_TO DO_
**a.** Please reproduce, word for word, the passage of the forum thread on speedcubing methods that opens with the words containing "What is the" and closes with "in one step.".
**b.** Pick up the forum thread comparing MGLS, VH, and ZB where it stops, and write what follows.

_EXCERPTED TEXT_
# Different Methods



## HelloiamChow (Sep 16, 2007)

What is the difference between MGLS, VH, and ZB?


----------



## ExoCorsair (Sep 16, 2007)

MGLS finishes OLL with the last pair insert, leaving you with PLL.
VH orients the LL edges and then you do COLL and PLL.
ZB orients LL edges and then finishes LL in one algorithm.

I think with VH you have to make the pair before the insert, and in ZBF2L, you just finish the F2L and LL edge orientation in one step.


----------



## h3ndrik (Sep 16, 2007)

well, actually VH doesn't require a 'made pair'. you have to have a connected or separated pair in the top layer. then with the 40 coll's your left with 4 pll (only edges) algorithms, or a 1/12 chance of a pll skip 
heres the link to dan's old page
LINK
37 f2l + 32 extra cases + 40 coll + 4 pll = 113 algorithms.

_GIVEN MATERIAL_

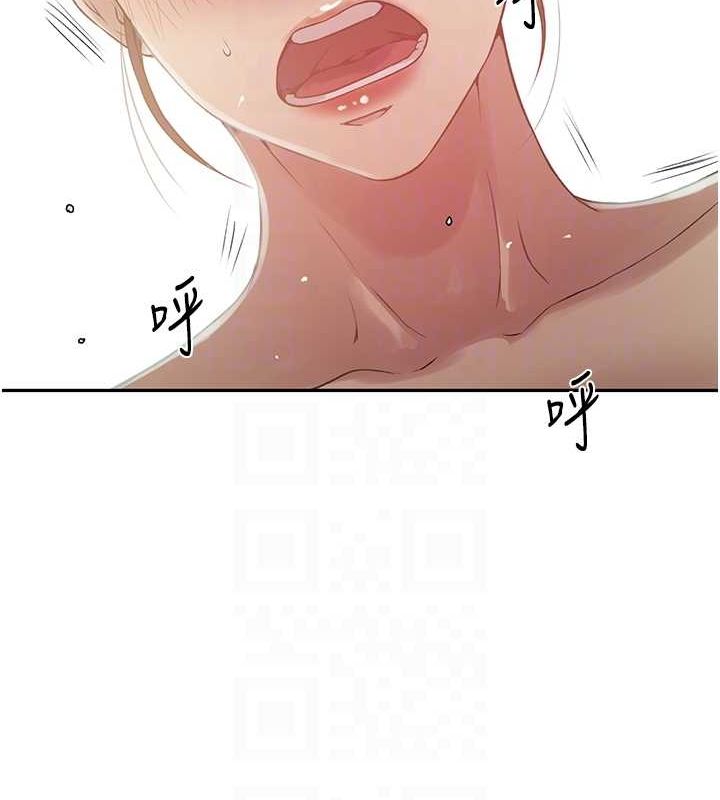 [韩国漫画] 秘密教学 乱伦,熟女人妻,巨乳大奶, 女学生,不伦#[124P]-84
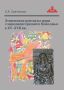 Учёный Марий Эл презентует книгу об этнических контактах мари с народами Поволжья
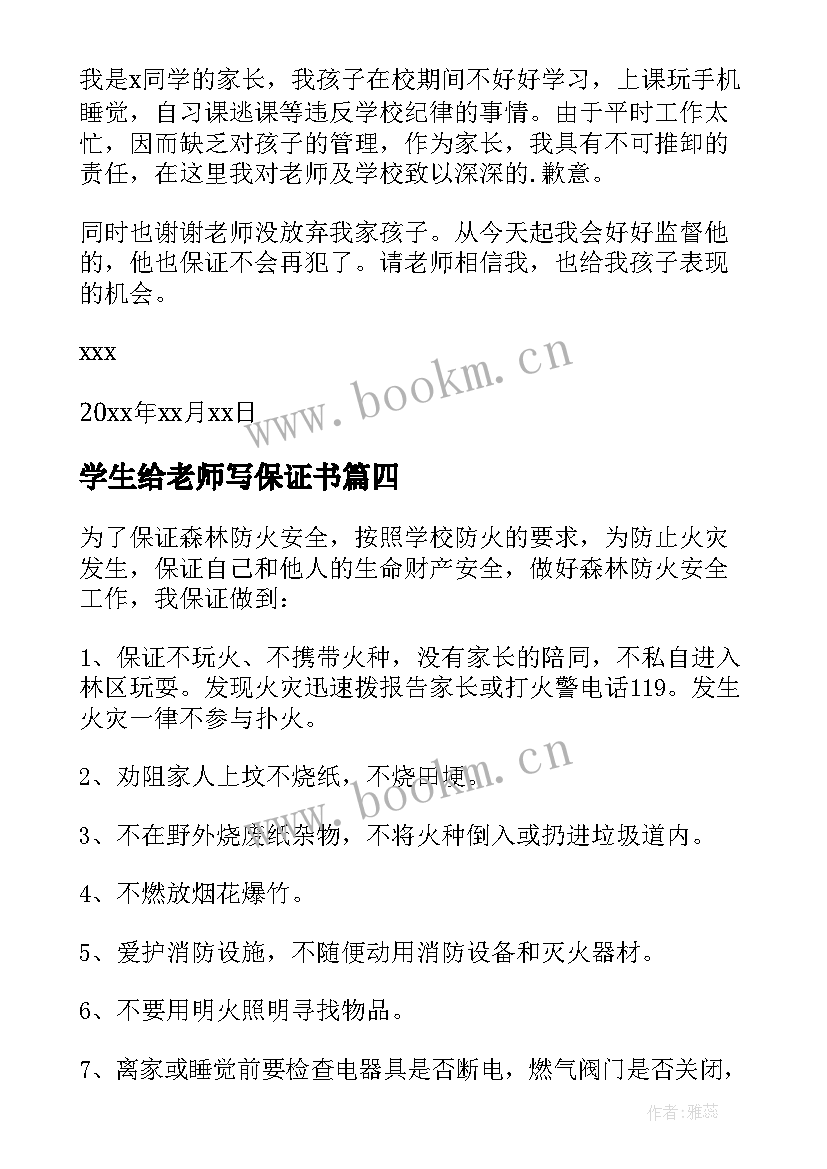 2023年学生给老师写保证书 学生写给老师保证书(模板8篇)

_EXPECTED RESULTS_
**a.**
What is the difference between MGLS, VH, and ZB?


----------



## ExoCorsair (Sep 16, 2007)

MGLS finishes OLL with the last pair insert, leaving you with PLL.
VH orients the LL edges and then you do COLL and PLL.
ZB orients LL edges and then finishes LL in one algorithm.

I think with VH you have to make the pair before the insert, and in ZBF2L, you just finish the F2L and LL edge orientation in one step.

**b.**
41 f2l + 57 oll + 21 pll = 119 algorithms.
i'm confused which one to learn, if i reach the limit with roux.


----------



## fleeting_penguin (Sep 16, 2007)

Which will get lower move counts, MGLS or VH?


----------



## Johannes91 (Sep 16, 2007)

MGLS should get lower move counts. VH is not very useful unless you are going to learn ZB later.


----------



## h3ndrik (Sep 16, 2007)

Johannes91 said:


> VH is not very useful unless you are going to learn ZB later.



could you explain why VH isn't useful unless you are going to learn ZB?
at the moment I'm using roux, but I think about switching methods in the near future. so why should i prefer fridrich over VH?


----------



## DanHarris (Sep 16, 2007)

Yeah, please explain.

VH is very useful, even if you do not learn ZB. However, it was originally intended to be a stepping stone between Fridrich and ZB.

Cheers,
Dan


----------



## Johannes91 (Sep 16, 2007)

DanHarris said:


> VH is very useful, even if you do not learn ZB.


Explain that first, because I can't see how it's very useful.


----------



## DanHarris (Sep 16, 2007)

We asked first, but anyway...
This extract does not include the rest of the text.